The dominant tradition in fisheries management in the United States and other developed countries has evolved from the theory of fisheries management developed in Europe and largely codified in a book by Beverton and Holt (1957). This history is well described by Smith (1994). The key elements have been the identification of the “unit stock” and the regulation of fishing mortality to achieve maximum sustainable yield on that stock. Most fisheries agencies have tried to develop long-term indices of abundance based on survey data, and these surveys form the core of most fisheries management programs in the federal waters of the United States.
It has long been recognized that these approaches are inappropriate for sedentary species, especially invertebrates (Orensanz and Jamieson 1998), where populations are often highly spatially structured and the unit stock may be very small (Caddy 1975; Orensanz et al. 2005). Their population dynamics are dependent on environmental conditions, which change even within small distances, and on ecological interdependencies, both intra- and interspecific, which regulate demographic variations at small spatial scales (e.g., meters; Caddy 1975; Orensanz 1986; Orensanz and Jamieson 1998). Growth, survival, fecundity, and settlement are usually shaped by food quality and availability and are strongly related to the complexity of the substrate (e.g., as a cover for predators; Caddy 2007). Therefore, life history traits of sedentary invertebrates show fine-scale variations associated with specific locations and environmental gradients (Caddy 1975; Orensanz et al. 1998; Prince 2005). In addition, management regulations for sedentary resources have mainly involved use of statewide size limits rather than total allowable catches.

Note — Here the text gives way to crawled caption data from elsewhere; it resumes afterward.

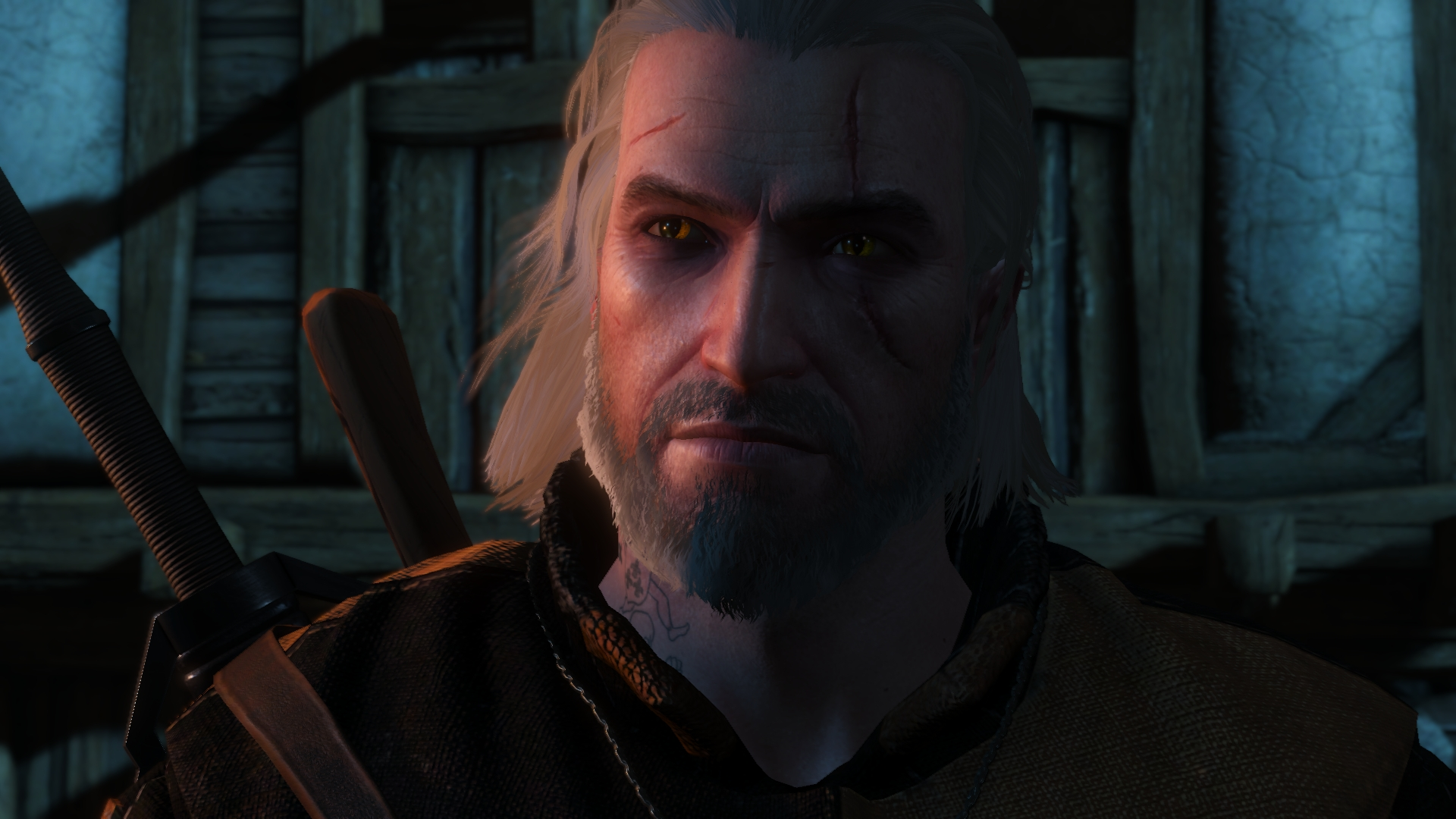 witcher3 2016-10-04 22-35-00-09.jpg - Witcher 3: Wild Hunt, the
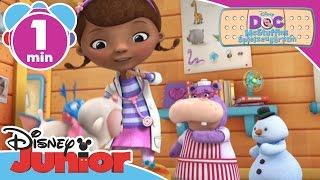 Bring dein Tier zum Tierarzt! ♫ Doc McStuffins ♫ | Disney Junior Musik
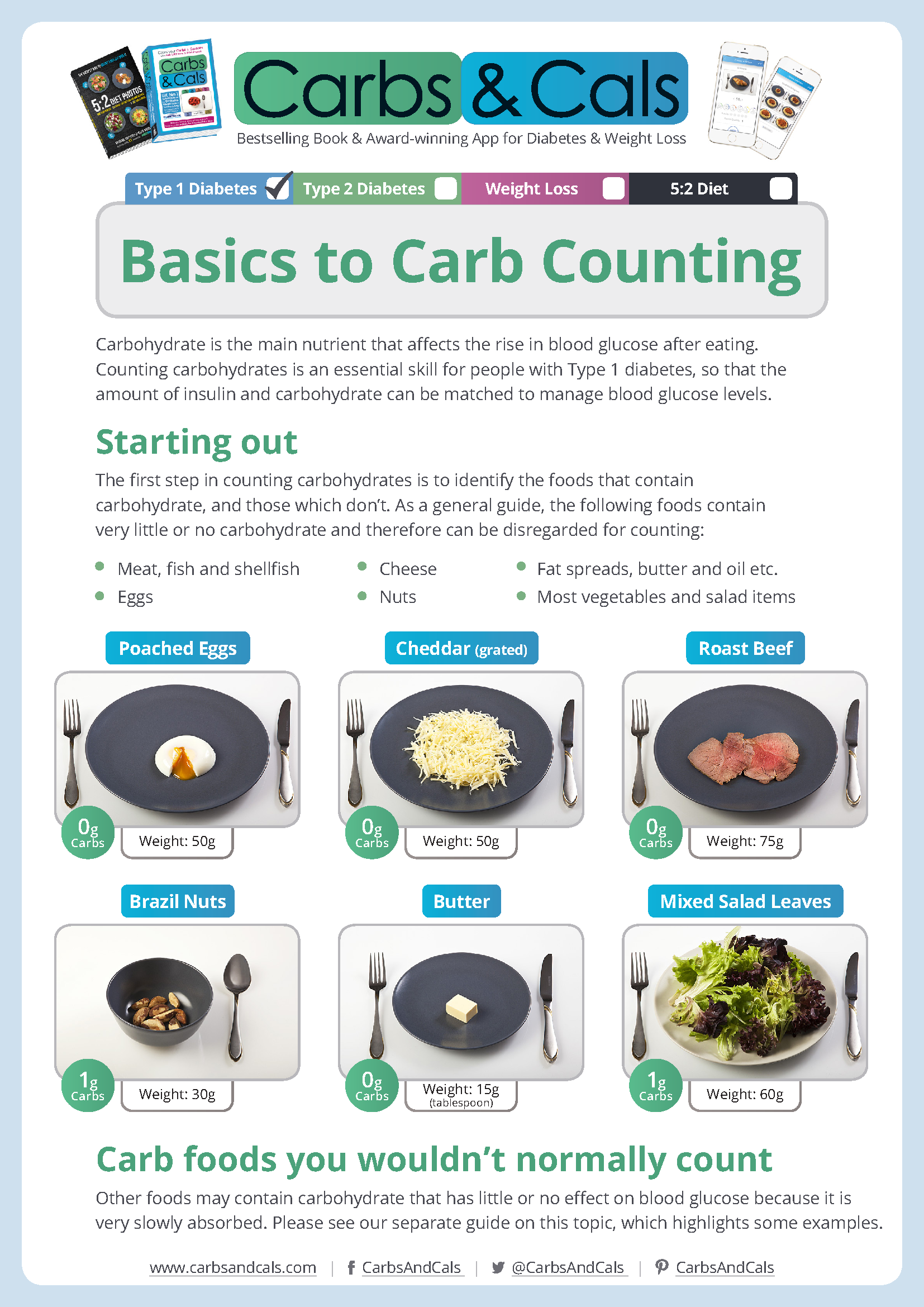 Basics To Carbs Counting For Type 1 Diabetes Page 1 To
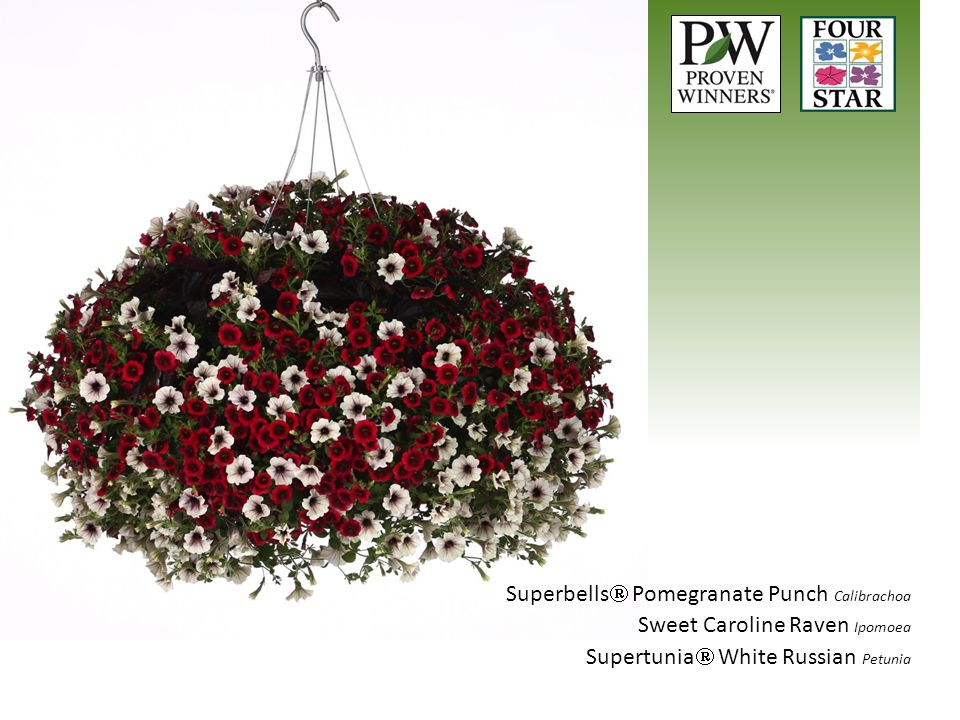 Superbells Pomegranate Punch Calibrachoa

There is now considerable interest in small-scale management of many marine resources (Castilla and Defeo 2005; Gunderson et al. 2008), which might involve area-specific size limits, effort, or total allowable catch controls and possibly stocking or reseeding for invertebrates. This emphasis on spatial structure requires the need to identify appropriate spatial scales for data gathering, analysis, and management of exploited sedentary or low-mobility invertebrate stocks. As stated by Caddy (1989), the need for spatially complex biological information is inversely related to a species' mobility during different life stages. Monitoring and management of dozens or even hundreds of individual stocks are well beyond the capacity of federal or state agencies (Prince 2005), leading to data-poor fisheries situations. Various forms of co-management with local stakeholders have been suggested as the mechanism to achieve small-scale management (Castilla and Defeo 2001; Orensanz et al. 2005), similar to what has been done in the artisanal fisheries of Chile (Castilla et al. 1998), Japan (Yamamoto 1995), and Oceania (Johannes 2002), among others.
Fishery-independent estimates of density, abundance, and size structure of exploited populations are a valuable tool for stock assessment and sustainable management. For nearshore sedentary invertebrates, including red sea urchins Strongylocentrotus franciscanus, these estimates are typically obtained by diver counts along transects or in quadrats. Owing to high levels of spatial and temporal variability in red sea urchin populations, collection of data useful for fishery and ecosystem management may require more resources than are typically available for agencies tasked with such management (Kalvass and Taniguchi 1991; Kalvass 1997; Parnell et al. 2006). In recent years, a possible solution to this problem has been to enlist fishery members in a cooperative data collection program (Starr and Vignaux 1977). In this respect, Prince (2003, 2005) has proposed extensive use of commercial fishermen as data collectors in order to gather enough information at appropriate scales to support fine-scale management. The San Diego Watermen's Association (SDWA) has developed a sampling protocol that allows working divers to collect random samples of sea urchin density and size distributions during the course of normal harvesting operations. These samples are intended to capture the relevant spatial variability that typically occurs within kelp forests. The idea behind this protocol is to collect accurate “random” samples throughout the Point Loma kelp bed in areas subject to the full range of harvesting intensity and variations in red sea urchin density and size structure. Since each sample requires relatively little effort, it is possible to accumulate many samples throughout the kelp bed during any given year. If these samples produce accurate estimates of density (number per unit area) and abundance (population or stock size), then it is possible to make both accurate and precise estimates of changes in these parameters from year to year. Combining density estimates with size data will enable estimates of changes in whatever size-class is of interest, including young-of-the-year and harvest-sized individuals.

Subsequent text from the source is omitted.